Al San Donato Golf Resort & Spa di Santi di Preturo, si sono ritrovati i trentotto atleti convocati dal ct Jacques Brunel, che svolgeranno oggi alle 16.30 allo Stadio “Fattori” il primo allenamento. L’Aquila, uno dei feudi storici del rugby italiano, attende da anni questo evento. Gli azzurri della pallaovale mancano infatti dal capoluogo abruzzese dal 2009, quando visitarono la città ferita dal sisma, prima del test-match contro Samoa, giocato il 28 novembre al Del Duca di Ascoli Piceno. A fare gli onori di casa all'interno del gruppo azzurro il beniamino di casa, Andrea Masi (91 caps).

«Quando ho saputo che L’Aquila sarebbe stata sede del nostro raduno, sono stato molto felice», afferma il trequarti aquilano, «passeremo due settimane di duro lavoro tra palestra e campo, ma per noi abruzzesi sarà più piacevole grazie all’affetto di amici, partenti e tanti tifosi, che non mancano mai di farci sentire il loro supporto». Masi ha raggiunto la sua città natale in anticipo e nei giorni scorsi ha partecipato alla premiazione del Torneo di Touch Rugby Memorial Riccardo Giannangeli, ma ha fatto anche visita ai giovani della Polisportiva a Centi Colella e si è allenato giocando a golf proprio sul green di Santi di Preturo. «Ho sentito entusiasmo per l’arrivo della Nazionale e troveremo un ambiente perfetto», conferma l'esperto centro classe 1981, che ha giocato in tutti i migliori campionati d'Europa e dal 2012 veste la maglia dei Wasps di Londra, «alloggeremo in un albergo fantastico, mentre ci alleneremo in strutture perfette per prepararci al meglio, come lo Stadio Fattori, il campo di Centi Colella e la pista d’atletica di piazza D’Armi». Sono 17 le partite ufficiali giocate dalla Nazionale maggiore al Fattori, dalla prima del 6 novembre 1966 Italia-Romania (3-0), fino all'ultima del 7 ottobre 2006, con la vittoria 83-0 sul Portogallo nelle qualificazioni mondiali.

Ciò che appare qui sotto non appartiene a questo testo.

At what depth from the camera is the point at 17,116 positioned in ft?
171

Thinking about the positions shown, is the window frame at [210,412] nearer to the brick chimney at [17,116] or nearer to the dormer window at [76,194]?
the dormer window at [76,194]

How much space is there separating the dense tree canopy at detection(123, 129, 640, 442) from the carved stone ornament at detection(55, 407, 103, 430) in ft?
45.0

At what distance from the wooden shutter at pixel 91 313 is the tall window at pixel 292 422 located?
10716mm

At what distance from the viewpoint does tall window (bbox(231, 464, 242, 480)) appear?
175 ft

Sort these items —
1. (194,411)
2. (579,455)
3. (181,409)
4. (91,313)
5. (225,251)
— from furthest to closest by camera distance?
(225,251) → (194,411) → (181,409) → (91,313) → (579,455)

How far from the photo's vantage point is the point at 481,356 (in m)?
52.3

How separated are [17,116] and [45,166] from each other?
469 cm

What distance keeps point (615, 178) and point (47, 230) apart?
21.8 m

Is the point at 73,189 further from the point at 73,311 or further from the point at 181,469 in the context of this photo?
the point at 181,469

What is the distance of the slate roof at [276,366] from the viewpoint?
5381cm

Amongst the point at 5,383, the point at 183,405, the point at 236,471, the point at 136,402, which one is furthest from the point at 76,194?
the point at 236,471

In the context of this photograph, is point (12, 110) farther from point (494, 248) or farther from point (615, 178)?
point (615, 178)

Tra i protagonisti proprio Masi, autore di due mete, bravo a ripetere quanto fatto nel precedente match del 6 novembre 2004, giocato sempre a L'Aquila e vinto 51-6 con il Canada.

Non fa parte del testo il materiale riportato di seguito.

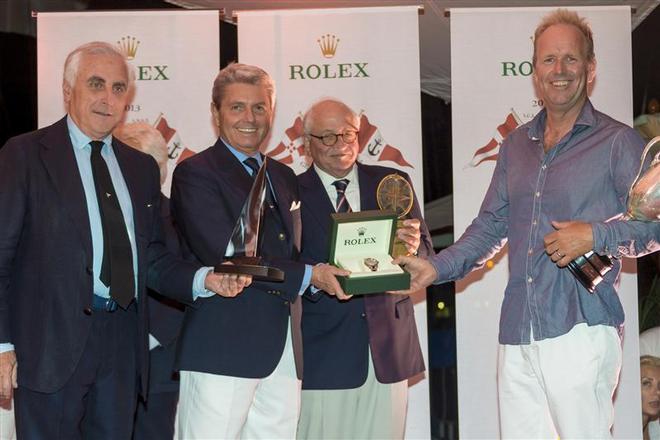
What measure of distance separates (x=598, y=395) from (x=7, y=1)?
465 centimetres

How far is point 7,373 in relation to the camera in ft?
11.2

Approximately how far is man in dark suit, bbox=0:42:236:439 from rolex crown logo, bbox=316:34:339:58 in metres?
2.10

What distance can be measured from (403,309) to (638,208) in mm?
1532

«Quando gioco nella mia città ho emozioni del tutto particolari», conferma Masi, che ha iniziato il suo lungo percorso in azzurro a 18 anni e mezzo, il 26 agosto 1999 proprio allo stadio aquilano contro la Spagna (42-11) schierato dal ct Massimo Mascioletti, «ho esordito qui e ho avuto poi l’onore di giocarci ancora due volte. Lo stadio dove sono cresciuto con la maglia neroverde, la mia città e l’affetto degli aquilani saranno di ulteriore stimolo». Tra le iniziative che vedranno coinvolti gli azzurri, sabato 18 luglio dalle 19, un incontro con le autorità cittadine e i tifosi, mentre mercoledì 22 luglio dalle 17.30 una rappresentanza di 4 atleti della Nazionale farà visita ad una delle società del territorio aquilano. Ma soprattutto tanti allenamenti, per preparare al meglio la spedizione mondiale e i test match contro la Scozia, il 22 agosto a Torino e il 29 agosto a Edimburgo, e contro il Galles il 5 settembre a Cardiff . «Lavoriamo duro e con attitudine per fare bene», conclude Masi, che può vantare nella sua carriera il titolo di miglior giocatore del Sei Nazioni 2011 e man of the match a Twickenham il 10 marzo 2013 contro l'Inghilterra.